## [Tasks for this exercise]
1. Answer these from the HIV text:
(a) Which two practices are named alongside other non-penetrative sexual practices as safe?
(b) What does the text say "HIV-negative" means?
(c) What can discrimination or rejection lead to?
2. List every activity that the HIV text says cannot pass on HIV.
3. Repeat the HIV text from "be more prone" up to and including "leading to depression.".

─── Exercise passage ───

Can you get HIV by kissing? HIV cannot be passed on from holding hands, hugging, drinking from someone else’s cup or bottle, or from someone sneezing, coughing, spitting or scratching you. Kissing, mutual masturbation and other non-penetrative sexual practices are regarded as safe – just be careful not to allow ejaculate near open wounds or bleeding sores. Being infected with one sexually-transmitted disease (gonorrhoea, syphilis, etc) can make infection easier, which is why it’s recommended all gay men have a regular sexual health check-up, whether they have symptoms or not.


Now that there is treatment, does it matter if you become infected with HIV? It’s far better for your health to remain HIV-negative (i.e. not infected with the virus). Being HIV-positive means that you will, at some stage, need to begin treatment that you will be on for the rest of your life. Treatment often has side effects, some long-term, and taking daily medication and going for regular check-ups can also be demoralising. It’s been found that some taking treatment for many years may


be more prone to developing age-onset illnesses such as heart disease earlier than expected. There also, sadly, remains a stigma around HIV-positive people who can experience discrimination or rejection because of their status, leading to depression.

─── Excerpted data ───

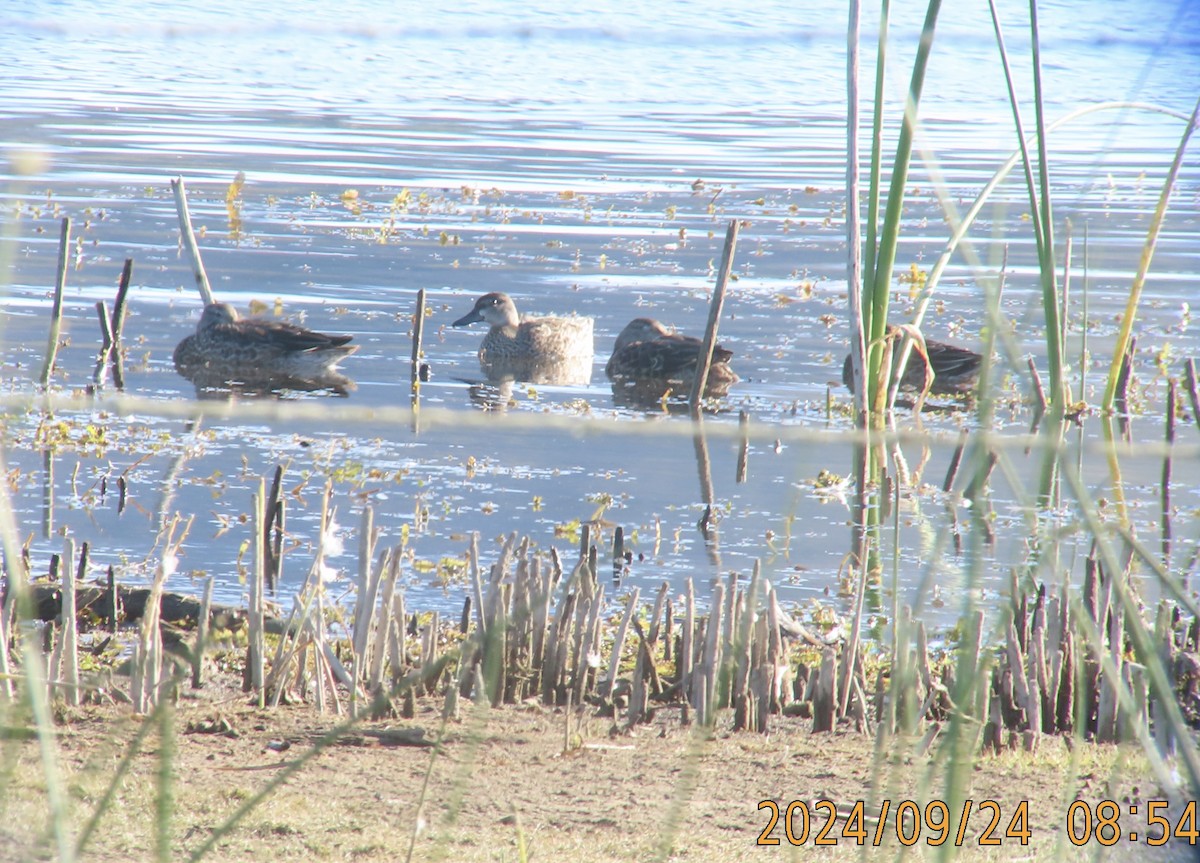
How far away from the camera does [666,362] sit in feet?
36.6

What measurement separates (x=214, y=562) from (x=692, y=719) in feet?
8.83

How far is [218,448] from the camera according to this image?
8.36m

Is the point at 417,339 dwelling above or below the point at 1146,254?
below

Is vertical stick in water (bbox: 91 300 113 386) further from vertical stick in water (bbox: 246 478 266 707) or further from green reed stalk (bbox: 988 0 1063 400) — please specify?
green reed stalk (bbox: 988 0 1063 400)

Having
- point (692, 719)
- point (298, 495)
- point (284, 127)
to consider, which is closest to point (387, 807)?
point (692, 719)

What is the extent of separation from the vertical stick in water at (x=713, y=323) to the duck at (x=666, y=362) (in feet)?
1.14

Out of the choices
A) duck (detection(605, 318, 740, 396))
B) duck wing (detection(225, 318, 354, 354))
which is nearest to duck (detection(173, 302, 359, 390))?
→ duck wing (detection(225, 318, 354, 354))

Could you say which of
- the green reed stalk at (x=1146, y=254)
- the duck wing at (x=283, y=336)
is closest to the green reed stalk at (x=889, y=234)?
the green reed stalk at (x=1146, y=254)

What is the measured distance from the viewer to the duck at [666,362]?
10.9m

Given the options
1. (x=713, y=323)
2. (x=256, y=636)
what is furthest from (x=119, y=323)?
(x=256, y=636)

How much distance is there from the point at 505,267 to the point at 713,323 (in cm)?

───

## [Task-by-task results]
1.
(a) Kissing and mutual masturbation
(b) Not infected with the virus
(c) Depression

2.
- Holding hands
- Hugging
- Drinking from someone else’s cup or bottle
- Someone sneezing on you
- Someone coughing on you
- Someone spitting on you
- Someone scratching you

3.
be more prone to developing age-onset illnesses such as heart disease earlier than expected. There also, sadly, remains a stigma around HIV-positive people who can experience discrimination or rejection because of their status, leading to depression.